Set exercise 1:
Check statements (a), (b), and (c) against the fellowship text. For each, answer yes or no and quote the deciding words of the text. (a) The Alexander von Humboldt Foundation has been granting Georg Forster Research Fellowships for the last ten years. (b) The fellows sponsored so far come from 94 countries. (c) About half of the fellows returned home after their research stay in Germany.
Set exercise 2:
Return the passage of the fellowship text from "From Knowlegde to" to "Development takes stock.".
Set exercise 3:
In the fellowship text, which organization grants the Georg Forster Research Fellowships?

Given text:
From Knowlegde to Development
Academic Cooperation as an Engine for Developement
By Heidemarie Wieczorek-Zeul
Scientific development does not have to be a one-way street, as the Georg Forster Research Fellowship Programme shows. The Federal Minister for Economic Cooperation and Development takes stock.
For the last ten years, the Alexander von Humboldt Foundation has been granting Georg Forster Research Fellowships to excellent scientists and scholars from developing and threshold countries. On this anniversary, their record is cause for celebration. 396 fellows from 64 countries have been sponsored so far and are now part of the Foundation's worldwide network. Most of them, roughly 95 percent, returned home after their research stay in Germany and are engines for sustainable development in their countries today. At the same time, they keep in touch with their academic partners in Germany. This is the way in which scientific development becomes a "two-way street", profiting both sides. Just as with all the other academics sponsored by the Humboldt Foundation, Georg Forster Fellows are also sought-after experts at the very forefront of their disciplines whose knowledge and methods not only benefit their own countries, but Germany, too.

Dataset:

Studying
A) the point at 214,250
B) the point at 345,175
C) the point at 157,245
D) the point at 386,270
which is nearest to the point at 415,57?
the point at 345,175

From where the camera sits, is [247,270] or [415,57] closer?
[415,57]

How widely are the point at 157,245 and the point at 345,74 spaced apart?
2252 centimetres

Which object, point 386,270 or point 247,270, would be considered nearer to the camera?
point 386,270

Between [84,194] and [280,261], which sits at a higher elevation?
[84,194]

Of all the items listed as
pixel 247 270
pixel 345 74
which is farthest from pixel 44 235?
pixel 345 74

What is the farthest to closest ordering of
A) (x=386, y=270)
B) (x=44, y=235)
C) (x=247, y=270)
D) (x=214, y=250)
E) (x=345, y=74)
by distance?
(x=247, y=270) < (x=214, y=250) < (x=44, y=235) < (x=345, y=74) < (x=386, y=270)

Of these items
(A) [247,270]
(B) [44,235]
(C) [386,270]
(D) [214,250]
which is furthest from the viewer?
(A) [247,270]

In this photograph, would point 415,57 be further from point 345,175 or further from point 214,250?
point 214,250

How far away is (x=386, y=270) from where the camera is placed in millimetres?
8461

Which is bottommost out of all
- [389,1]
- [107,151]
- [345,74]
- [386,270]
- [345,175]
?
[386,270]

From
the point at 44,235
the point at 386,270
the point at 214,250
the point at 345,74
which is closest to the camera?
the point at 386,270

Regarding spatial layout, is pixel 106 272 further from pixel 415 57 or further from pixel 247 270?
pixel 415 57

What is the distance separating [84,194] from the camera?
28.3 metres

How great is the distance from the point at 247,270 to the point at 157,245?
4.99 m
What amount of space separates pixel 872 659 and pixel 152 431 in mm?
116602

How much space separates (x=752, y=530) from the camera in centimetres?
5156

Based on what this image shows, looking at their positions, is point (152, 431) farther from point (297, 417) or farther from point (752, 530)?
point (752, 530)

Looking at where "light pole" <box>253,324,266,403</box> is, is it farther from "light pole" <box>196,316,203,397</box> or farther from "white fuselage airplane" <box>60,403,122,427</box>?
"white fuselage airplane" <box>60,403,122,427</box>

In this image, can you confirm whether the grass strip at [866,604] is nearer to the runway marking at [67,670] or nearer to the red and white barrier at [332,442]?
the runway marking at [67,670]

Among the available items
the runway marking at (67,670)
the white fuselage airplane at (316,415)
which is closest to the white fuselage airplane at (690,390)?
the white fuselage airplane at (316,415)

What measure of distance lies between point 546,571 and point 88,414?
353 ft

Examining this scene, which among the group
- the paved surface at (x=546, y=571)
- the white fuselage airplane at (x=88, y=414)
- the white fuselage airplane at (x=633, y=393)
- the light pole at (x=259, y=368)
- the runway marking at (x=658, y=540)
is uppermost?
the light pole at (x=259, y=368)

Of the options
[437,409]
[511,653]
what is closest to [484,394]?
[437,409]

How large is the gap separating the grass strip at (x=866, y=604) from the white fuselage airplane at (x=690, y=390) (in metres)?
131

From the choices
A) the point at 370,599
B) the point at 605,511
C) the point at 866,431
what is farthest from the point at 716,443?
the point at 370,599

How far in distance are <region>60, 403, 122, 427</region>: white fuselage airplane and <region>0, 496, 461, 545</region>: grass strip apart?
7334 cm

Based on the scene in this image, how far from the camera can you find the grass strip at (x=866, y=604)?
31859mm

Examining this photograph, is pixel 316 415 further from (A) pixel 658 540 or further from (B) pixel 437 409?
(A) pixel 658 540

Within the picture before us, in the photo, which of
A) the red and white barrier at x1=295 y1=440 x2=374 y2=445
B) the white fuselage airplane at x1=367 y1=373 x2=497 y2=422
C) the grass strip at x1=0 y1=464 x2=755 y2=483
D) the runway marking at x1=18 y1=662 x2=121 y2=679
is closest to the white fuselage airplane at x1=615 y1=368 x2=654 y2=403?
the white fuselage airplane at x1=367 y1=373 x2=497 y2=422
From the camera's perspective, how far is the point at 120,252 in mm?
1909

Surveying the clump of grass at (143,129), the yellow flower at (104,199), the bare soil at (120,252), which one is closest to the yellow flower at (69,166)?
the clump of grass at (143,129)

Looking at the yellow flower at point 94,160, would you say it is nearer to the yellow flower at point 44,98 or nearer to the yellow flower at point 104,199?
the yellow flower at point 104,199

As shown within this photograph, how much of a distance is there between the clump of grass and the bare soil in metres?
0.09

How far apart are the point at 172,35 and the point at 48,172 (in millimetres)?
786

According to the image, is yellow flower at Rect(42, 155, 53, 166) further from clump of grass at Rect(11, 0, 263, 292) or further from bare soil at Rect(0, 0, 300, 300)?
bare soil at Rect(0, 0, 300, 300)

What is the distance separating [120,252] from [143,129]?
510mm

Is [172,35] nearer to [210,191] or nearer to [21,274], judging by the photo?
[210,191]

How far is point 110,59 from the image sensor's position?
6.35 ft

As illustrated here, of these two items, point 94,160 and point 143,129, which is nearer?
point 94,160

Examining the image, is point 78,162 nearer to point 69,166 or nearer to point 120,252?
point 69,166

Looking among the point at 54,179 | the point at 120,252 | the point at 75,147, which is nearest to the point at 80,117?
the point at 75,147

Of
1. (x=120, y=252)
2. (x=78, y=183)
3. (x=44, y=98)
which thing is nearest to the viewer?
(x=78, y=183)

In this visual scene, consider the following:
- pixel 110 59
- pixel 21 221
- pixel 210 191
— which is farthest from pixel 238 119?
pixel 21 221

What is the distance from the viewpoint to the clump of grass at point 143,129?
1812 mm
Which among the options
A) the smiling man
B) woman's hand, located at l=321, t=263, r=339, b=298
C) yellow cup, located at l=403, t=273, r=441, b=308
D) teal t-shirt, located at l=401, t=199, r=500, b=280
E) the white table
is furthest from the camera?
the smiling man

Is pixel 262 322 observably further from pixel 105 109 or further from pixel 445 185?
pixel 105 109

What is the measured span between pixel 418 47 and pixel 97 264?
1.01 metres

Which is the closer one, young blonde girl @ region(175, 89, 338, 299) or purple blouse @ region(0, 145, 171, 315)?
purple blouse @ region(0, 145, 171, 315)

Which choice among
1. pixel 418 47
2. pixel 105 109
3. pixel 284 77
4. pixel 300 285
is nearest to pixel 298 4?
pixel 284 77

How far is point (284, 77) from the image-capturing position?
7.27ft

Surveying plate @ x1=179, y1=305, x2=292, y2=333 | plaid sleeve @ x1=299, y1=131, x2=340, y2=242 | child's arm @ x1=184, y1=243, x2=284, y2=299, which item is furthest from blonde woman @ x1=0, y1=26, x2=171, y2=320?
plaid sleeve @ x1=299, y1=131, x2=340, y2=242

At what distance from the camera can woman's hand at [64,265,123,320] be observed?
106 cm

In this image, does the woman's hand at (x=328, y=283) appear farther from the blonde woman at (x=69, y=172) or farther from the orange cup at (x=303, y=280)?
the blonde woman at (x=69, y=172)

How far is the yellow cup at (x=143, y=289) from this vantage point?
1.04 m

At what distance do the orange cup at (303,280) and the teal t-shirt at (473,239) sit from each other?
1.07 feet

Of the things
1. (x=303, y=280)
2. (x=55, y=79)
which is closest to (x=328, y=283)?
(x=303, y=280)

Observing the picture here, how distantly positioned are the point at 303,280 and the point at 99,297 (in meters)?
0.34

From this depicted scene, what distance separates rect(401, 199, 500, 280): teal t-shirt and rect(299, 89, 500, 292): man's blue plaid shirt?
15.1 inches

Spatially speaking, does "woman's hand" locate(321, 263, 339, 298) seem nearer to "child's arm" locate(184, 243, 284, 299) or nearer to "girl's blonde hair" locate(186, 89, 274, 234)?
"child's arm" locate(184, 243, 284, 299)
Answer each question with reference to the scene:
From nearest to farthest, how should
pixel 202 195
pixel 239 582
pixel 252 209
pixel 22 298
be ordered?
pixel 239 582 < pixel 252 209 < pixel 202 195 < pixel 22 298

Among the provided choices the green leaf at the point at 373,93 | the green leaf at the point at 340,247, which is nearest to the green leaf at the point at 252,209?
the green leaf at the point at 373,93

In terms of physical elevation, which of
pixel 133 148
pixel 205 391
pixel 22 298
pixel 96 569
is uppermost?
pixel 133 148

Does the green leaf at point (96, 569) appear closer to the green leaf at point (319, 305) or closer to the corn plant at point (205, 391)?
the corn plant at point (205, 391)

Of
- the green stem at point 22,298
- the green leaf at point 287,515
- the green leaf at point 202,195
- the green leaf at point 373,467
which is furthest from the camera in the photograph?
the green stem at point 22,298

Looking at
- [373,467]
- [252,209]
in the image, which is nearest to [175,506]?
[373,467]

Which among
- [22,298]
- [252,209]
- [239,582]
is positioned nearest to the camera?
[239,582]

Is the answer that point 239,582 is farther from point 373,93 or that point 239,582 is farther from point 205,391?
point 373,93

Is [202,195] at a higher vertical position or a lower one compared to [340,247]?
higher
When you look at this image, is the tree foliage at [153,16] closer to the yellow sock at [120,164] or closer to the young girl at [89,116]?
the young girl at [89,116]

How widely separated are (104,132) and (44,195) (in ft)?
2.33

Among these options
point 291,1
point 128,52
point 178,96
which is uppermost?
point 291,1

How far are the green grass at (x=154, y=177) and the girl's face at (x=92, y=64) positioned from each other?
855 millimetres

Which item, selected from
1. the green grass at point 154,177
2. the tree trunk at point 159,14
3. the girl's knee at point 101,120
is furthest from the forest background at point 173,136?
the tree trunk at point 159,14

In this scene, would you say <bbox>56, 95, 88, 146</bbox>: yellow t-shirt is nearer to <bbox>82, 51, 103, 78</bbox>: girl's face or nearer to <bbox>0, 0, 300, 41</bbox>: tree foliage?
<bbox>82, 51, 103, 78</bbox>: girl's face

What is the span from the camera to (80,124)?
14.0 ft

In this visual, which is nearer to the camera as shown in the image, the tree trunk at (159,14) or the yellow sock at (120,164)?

Written response 1:
(a) Yes: "For the last ten years, the Alexander von Humboldt Foundation has been granting Georg Forster Research Fellowships"
(b) No: "396 fellows from 64 countries have been sponsored so far"
(c) No: "Most of them, roughly 95 percent, returned home after their research stay in Germany"

Written response 2:
From Knowlegde to Development
Academic Cooperation as an Engine for Developement
By Heidemarie Wieczorek-Zeul
Scientific development does not have to be a one-way street, as the Georg Forster Research Fellowship Programme shows. The Federal Minister for Economic Cooperation and Development takes stock.

Written response 3:
The Alexander von Humboldt Foundation.